Wegweisender Schritt in der Stahlindustrie: Start der Direktreduktionsanlage von Thyssenkrupp verzögert sich
Die SMS Group plant den Start der innovativen Direktreduktionsanlage von Thyssenkrupp Steel für eine klimafreundliche Stahlproduktion in etwa zweieinhalb Jahren. Der Bau des milliardenschweren Projekts hat bereits begonnen, jedoch hat sich der ursprünglich für Ende 2026 vorgesehene Betriebsbeginn auf das Jahr 2027 verschoben. Diese Verzögerung wird von Thyssenkrupp selbst auf deren Informationsportal kommuniziert.
Thyssenkrupp Steel, der größte Stahlhersteller Deutschlands, plant mit dieser Anlage, zwei Hochöfen durch eine umweltfreundlichere Alternative zu ersetzen. Das Projektvolumen beläuft sich auf rund drei Milliarden Euro, wobei Bund und Land Nordrhein-Westfalen zwei Milliarden Euro beisteuern.

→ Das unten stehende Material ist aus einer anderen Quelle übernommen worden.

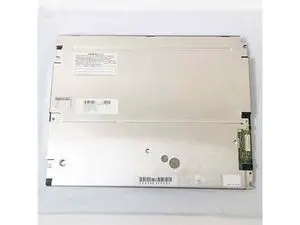 NL6448BC33-70 NL6448BC33-70G NL6448BC33-70K 10.4 inch 640x480 -LCD panel NL6448BC33-70 NL6448BC33-70G NL6448BC33-70K 10.4 inch 640x480 -LCD panel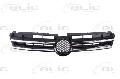 Kratka chłodnicy do VW, 6502-07-9586990P, BLIC w ofercie sklepu e-autoparts.pl 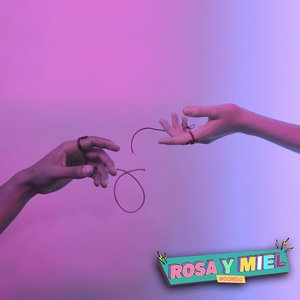 Rosa y Miel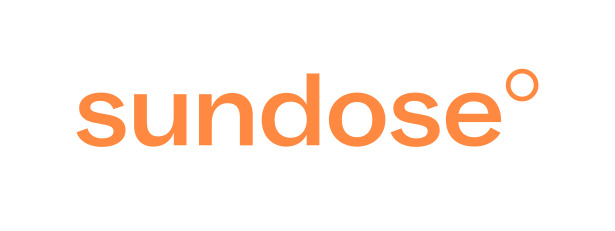Sundose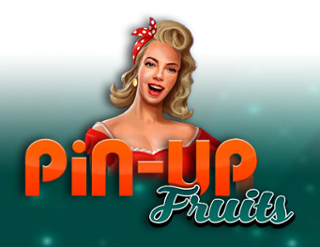 Pin-Up Fruits Free Play in Demo Mode 
                        by Belatra Games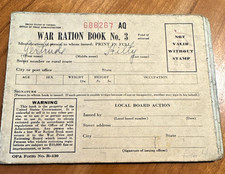 Free ship wwii for sale  Arlington
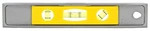 Stanley Torpedo Level 9 Inch 3 Vials Magnetic Aluminum Tha 42-465. Fixed Price $14.98.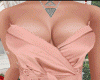 bundle  Powder Dress RLL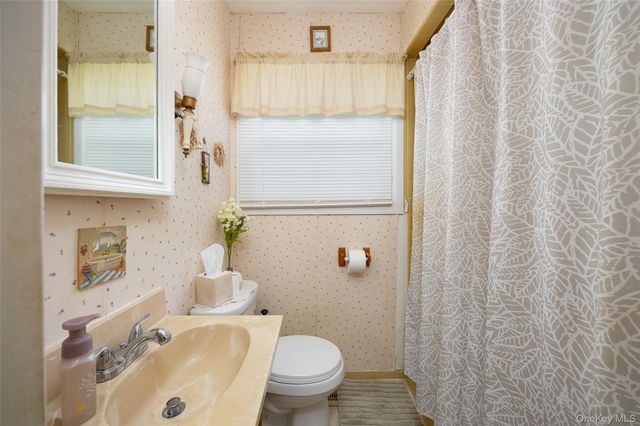2 Park Lane, Beacon, NY 12508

Die SMS Group mit Hauptsitz in Mönchengladbach weist ein beachtliches Auftragsvolumen von über 1,8 Milliarden Euro auf. Geplant ist, die Anlage zunächst mit Erdgas und später mit Wasserstoff zu betreiben.
Parallel zur Errichtung der Anlage hat Thyssenkrupp rund 6.000 Arbeitsplätze in der Stahlsparte zur Ausgliederung vorgemerkt. Die SMS Group zeigt Interesse an der Integration dieser Fachkräfte in ihre Reihen, speziell für Aufgaben im Bereich Wartung und Instandhaltung.
Solche Service-Dienstleistungen führt das Unternehmen bereits erfolgreich in 32 Werkstätten in den USA durch. Ziel ist stets, die Leistungsfähigkeit und Effizienz der Kundenanlagen zu steigern.